# Maitreya in Montreal and Quebec



## Mahratta (Feb 18, 2007)

Last weekend I visited Quebec (province) and the cities of Montreal and Quebec. 

We hit up Quebec City first, here's a few introductory pictures. This is pretty much the first picture I clicked after waking up from the drive



















We then walked to Notre Dame de Quebec, a fantastic basilica (I think its a basilica)


----------



## Taller Better (Aug 27, 2005)

Great pics and hope you had a wonderful vacation!


----------



## Mishevy (Sep 4, 2007)

Those ARRET signs always make me laugh.


----------



## Mahratta (Feb 18, 2007)

Thanks for the comments, and I did have a good time TB 

another picture:


----------



## Mishevy (Sep 4, 2007)

Excellent! We want moah, we want moah!!


----------



## Svartmetall (Aug 5, 2007)

Excellent stuff! I do like Quebec City, Ottawa and Montreal far more than other Canadian cities it has to be said.

Just to echo the previous posters sentiment though:

*MOAR*


----------



## christos-greece (Feb 19, 2008)

Nice pics 


Mishevy said:


> Those ARRET signs always make me laugh.


----------



## FREKI (Sep 27, 2005)

- **THE REQUEST**
Pick up the forum thread about the trip to Montreal and Quebec from the point where it stops.

- **SUPPLIED MATERIAL**
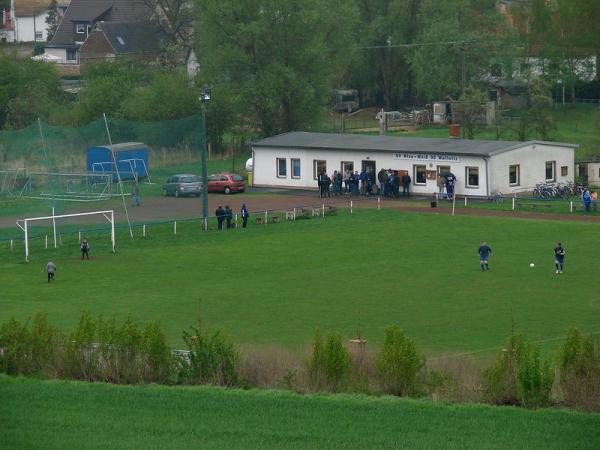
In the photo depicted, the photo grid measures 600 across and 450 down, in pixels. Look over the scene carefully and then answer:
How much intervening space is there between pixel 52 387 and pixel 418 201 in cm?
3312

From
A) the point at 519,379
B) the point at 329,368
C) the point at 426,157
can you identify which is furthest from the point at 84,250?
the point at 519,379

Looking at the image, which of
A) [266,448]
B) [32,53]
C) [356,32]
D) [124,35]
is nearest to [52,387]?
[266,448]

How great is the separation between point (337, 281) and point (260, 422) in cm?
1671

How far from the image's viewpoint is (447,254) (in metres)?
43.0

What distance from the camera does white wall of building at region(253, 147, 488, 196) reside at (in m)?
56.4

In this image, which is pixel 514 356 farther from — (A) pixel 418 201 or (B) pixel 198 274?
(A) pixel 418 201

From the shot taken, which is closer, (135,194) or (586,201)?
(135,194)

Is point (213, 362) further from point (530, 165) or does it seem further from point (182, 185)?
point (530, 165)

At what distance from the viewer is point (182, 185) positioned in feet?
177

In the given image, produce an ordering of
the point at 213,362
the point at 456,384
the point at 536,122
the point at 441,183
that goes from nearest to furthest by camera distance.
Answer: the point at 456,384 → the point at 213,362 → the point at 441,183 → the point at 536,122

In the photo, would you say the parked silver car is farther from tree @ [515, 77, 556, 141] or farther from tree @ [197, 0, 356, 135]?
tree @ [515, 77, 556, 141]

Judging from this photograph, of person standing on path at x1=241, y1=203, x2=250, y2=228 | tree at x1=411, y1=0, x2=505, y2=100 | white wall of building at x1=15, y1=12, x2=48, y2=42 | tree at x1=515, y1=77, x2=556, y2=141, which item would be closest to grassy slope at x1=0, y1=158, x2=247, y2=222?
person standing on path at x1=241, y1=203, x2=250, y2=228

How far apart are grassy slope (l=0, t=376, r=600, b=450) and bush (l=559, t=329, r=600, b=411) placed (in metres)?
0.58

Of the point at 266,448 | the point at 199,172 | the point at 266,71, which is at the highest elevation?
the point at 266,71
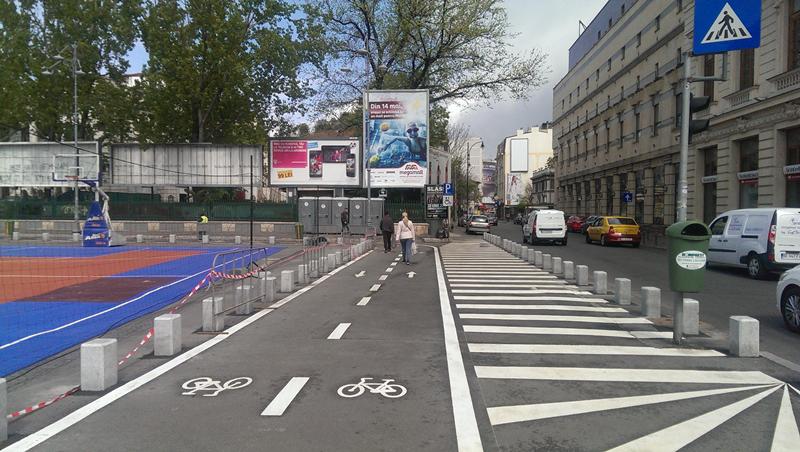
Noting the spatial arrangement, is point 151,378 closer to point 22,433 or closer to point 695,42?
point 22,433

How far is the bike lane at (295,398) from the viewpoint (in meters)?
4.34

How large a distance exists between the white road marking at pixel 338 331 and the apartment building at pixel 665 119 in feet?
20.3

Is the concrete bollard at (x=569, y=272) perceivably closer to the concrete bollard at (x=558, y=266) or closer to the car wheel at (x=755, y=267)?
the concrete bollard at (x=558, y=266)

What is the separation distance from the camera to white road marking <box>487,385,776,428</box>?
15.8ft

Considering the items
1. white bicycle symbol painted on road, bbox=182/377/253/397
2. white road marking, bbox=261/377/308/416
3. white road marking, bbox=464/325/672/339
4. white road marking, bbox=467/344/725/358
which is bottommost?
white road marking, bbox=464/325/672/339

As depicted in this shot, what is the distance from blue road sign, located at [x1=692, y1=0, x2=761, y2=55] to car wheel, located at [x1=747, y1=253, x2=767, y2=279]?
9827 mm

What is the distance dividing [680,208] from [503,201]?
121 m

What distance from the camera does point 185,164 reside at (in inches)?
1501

- **EXERCISE OUTPUT**
Great pics mate!


I'm surprised that they have "arret" signs - I thought "stop" would have been used in North America, even in the French speaking parts..


----------



## Clay_Rock (Jun 1, 2005)

Excellent photos!


----------



## Mahratta (Feb 18, 2007)

Thanks for the comments 
Yes, they use "Arret" all around Quebec...same with 'traveaux' as construction work signs...

Here is Old Quebec










and here is another part, still in the old city, but not the oldest part...










it's amazing how much like Europe some parts look...


----------



## Mahratta (Feb 18, 2007)

S'more of Quebec City

Walking the streets









A major lane, lots of eateries on this street









Near the Laval University of architecture


----------



## Minato ku (Aug 9, 2005)

FREKI said:


> Great pics mate!
> I'm surprised that they have "arret" signs - I thought "stop" would have been used in North America, even in the French speaking parts..


^^ Even in France we use "stop".


----------



## Mahratta (Feb 18, 2007)

Minato ku said:


> ^^ Even in France we use "stop".


Some Quebecois think they are more French than the French, I guess


----------



## Mishevy (Sep 4, 2007)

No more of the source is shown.